SOURCE EXTRACT
------------------------

Friday, August 10, 2007

SDCC'07: Brouhaha at the Beat.

Let me just say that I am a fan of Heidi MacDonald. I think she is witty and knowledgeable and teh Beat is on my daily read list. But something she wrote doesn't set right with me.

I was going to write this after her second SDCC '07 recap post but decided against it. Then there was something in her third post that pushed me over the edge.

Her first recap was seemed okay. Basically her saying how busy the con was and the usual stuff like that.

Her second recap was what caught my eye. About half way down, around the photo of Clive Owen, she relates how she got to the Warner Bros./Watchmen panel late (and by late, in all fairness, I mean 15 minutes early. In real life, arriving somewhere 15 minutes early would mean, well, that you were early. In con-reality, you are SOL if you haven't camped out. This brings up Bill's comic convention tip #1: If there is a panel, signing or event you wish to attend, show up at least 30-45 minutes before it starts, if not an hour to an hour and a half. Because everyone else will.).

She stands in line for a while.  Then they announce that the Fire Marshall is closing the room for fear of overcrowding, and people will be allowed in only when someone leaves. This didn't sit well with Heidi so she tries to go to the side door and try to get into the show using her press credentials. That doesn't work either because, well, the Fire Marshall had closed the room, meaning no one, press or not, was getting in and the Con did not have a press list..

But, the fact that some of the press received special wristbands led Heidi to beileve that she was being lied to. I'll let her words speak for themselves:

"“There is no press list,” said the Elite guy. And I admit, this really pissed me off. I am a grown up and you don’t need to lie to me. And in fact, the nice lady from Comic-Con said that if you were on the WB press list you would already have your wrist band and your pass."

------------------------

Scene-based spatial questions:
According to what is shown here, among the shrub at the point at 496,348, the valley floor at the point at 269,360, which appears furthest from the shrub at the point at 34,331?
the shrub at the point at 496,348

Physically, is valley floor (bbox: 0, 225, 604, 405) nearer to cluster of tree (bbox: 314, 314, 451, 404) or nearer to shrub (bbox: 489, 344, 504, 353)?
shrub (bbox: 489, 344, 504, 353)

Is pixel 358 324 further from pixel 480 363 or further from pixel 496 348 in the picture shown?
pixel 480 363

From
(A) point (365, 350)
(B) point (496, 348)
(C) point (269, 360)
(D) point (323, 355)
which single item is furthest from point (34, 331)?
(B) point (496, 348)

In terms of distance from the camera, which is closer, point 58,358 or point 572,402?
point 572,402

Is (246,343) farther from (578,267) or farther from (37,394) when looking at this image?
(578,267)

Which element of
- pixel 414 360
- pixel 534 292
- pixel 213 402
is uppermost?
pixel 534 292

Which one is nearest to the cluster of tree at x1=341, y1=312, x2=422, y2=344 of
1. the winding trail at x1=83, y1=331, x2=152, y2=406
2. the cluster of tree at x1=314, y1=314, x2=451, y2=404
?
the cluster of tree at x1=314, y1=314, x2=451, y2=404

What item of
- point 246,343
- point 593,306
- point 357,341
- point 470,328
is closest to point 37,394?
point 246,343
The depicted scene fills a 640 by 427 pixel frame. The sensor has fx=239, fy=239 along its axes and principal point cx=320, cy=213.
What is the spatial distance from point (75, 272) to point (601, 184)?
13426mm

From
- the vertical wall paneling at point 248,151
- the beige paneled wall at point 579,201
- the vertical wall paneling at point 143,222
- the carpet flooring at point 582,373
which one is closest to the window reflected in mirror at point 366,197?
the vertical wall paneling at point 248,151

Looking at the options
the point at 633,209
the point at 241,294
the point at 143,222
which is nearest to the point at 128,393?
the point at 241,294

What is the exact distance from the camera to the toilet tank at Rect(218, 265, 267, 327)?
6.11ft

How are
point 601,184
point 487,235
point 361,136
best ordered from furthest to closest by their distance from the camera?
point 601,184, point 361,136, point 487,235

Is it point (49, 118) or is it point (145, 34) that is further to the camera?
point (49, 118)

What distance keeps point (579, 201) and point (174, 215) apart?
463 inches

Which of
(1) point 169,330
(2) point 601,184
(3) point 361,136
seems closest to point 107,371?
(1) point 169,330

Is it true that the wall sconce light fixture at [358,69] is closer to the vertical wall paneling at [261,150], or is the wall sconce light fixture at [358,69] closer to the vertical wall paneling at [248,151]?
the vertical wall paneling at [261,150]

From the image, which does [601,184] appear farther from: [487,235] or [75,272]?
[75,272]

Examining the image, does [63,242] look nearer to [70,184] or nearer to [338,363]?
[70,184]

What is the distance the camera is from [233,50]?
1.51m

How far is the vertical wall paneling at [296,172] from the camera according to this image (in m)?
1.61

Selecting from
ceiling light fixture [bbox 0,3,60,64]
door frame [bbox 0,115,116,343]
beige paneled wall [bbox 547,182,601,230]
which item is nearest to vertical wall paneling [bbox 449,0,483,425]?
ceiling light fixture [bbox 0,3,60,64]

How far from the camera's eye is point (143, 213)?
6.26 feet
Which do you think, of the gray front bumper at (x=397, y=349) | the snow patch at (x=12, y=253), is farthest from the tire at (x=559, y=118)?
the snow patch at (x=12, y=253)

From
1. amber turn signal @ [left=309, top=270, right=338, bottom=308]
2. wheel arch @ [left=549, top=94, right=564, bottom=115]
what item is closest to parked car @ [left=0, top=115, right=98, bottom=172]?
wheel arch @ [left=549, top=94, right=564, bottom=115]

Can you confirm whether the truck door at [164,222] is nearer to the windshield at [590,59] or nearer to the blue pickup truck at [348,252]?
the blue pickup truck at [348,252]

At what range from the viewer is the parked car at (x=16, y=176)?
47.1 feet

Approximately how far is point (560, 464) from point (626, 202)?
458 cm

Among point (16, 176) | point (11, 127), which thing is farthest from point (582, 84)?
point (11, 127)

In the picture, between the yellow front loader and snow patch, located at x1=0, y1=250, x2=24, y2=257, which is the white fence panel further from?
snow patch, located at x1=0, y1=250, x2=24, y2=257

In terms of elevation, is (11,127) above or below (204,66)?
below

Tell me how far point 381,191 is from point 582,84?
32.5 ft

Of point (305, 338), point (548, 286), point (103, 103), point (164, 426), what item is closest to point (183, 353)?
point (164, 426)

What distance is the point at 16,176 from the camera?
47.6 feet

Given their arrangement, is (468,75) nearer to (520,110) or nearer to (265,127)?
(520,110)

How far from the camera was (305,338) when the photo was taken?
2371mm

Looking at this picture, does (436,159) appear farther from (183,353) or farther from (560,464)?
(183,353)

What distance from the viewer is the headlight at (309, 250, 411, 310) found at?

------------------------

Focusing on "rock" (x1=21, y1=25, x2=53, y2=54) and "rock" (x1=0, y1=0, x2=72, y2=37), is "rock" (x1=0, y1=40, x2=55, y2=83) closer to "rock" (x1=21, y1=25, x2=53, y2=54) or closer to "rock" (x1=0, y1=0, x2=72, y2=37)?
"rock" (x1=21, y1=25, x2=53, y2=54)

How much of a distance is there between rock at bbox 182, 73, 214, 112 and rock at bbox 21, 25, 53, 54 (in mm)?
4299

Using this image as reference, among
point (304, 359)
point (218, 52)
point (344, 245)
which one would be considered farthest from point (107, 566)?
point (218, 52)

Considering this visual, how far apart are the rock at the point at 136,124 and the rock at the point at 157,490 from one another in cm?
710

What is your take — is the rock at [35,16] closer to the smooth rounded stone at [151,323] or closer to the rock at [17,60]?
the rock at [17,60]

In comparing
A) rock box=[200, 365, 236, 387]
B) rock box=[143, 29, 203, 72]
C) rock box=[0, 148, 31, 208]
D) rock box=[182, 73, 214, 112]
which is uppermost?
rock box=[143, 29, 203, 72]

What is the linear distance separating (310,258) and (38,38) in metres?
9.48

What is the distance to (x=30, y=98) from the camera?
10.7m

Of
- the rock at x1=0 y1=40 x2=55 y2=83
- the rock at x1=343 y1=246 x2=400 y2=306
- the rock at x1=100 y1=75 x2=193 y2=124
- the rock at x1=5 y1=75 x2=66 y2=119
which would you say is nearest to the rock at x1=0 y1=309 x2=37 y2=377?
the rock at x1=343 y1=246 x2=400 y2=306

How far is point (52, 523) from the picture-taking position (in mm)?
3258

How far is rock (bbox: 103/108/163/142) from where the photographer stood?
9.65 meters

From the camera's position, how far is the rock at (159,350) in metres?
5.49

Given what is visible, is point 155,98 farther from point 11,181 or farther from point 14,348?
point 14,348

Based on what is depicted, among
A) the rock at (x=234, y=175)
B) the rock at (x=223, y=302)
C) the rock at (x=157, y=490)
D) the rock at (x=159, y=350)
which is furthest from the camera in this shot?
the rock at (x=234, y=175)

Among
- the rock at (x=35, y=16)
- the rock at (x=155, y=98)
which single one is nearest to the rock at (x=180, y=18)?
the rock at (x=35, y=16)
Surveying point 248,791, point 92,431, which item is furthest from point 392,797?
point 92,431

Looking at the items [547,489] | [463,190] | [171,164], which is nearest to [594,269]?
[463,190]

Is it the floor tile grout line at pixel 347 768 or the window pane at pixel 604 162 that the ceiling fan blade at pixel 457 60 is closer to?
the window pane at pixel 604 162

------------------------

PROBLEMS TO WORK ON
1. Quote the blog post about Comic-Con, beginning at the words "Friday, August 10, 2007" and ending after "stuff like that.".
2. Extend the blog post about Comic-Con by a few paragraphs, picking up after its last sentence.

ANSWERS TO THE TASKS
1.
Friday, August 10, 2007

SDCC'07: Brouhaha at the Beat.

Let me just say that I am a fan of Heidi MacDonald. I think she is witty and knowledgeable and teh Beat is on my daily read list. But something she wrote doesn't set right with me.

I was going to write this after her second SDCC '07 recap post but decided against it. Then there was something in her third post that pushed me over the edge.

Her first recap was seemed okay. Basically her saying how busy the con was and the usual stuff like that.

2.
This was later straightened out in this post by a SDCC spokesperson David Glanzer. Warners had a bunch of all-purpose passes that they deemed to give some out to the press. Other passes were probably given out to friends and familty of the panel members, etc. But they weren't press exclusive.

But what stinged me most was this comment Heidi made afterwards.

"I realize that thousands and thousands of people get “press passes” to Comic-Con and some of them are little dinky bloggers, and some of them are EW and the New York Times. And not all of them deserve equal access."

I don't think Heidi meant this as a insult to "little dinky bloggers", but rather to say that the powers that be at Warners would like to exclude the smaller folks.

However, if you look at it as is, it seems that Heidi almost feels insulted to be lumped with the "dinky little bloggers" and to be kept out of the room.

Now, I am a blogger. But I am also a columnist for a smaller comic news website (Broken Frontier) and review comics for a pop culture website (PopMatters). I certainly don't consider myself dinky. But I grant that compared to Heidi, who was an editor for Vertigo and Disney and is currently an editor at Publisher's Weekly, I am Mario Mendoza to her Reggie Jackson.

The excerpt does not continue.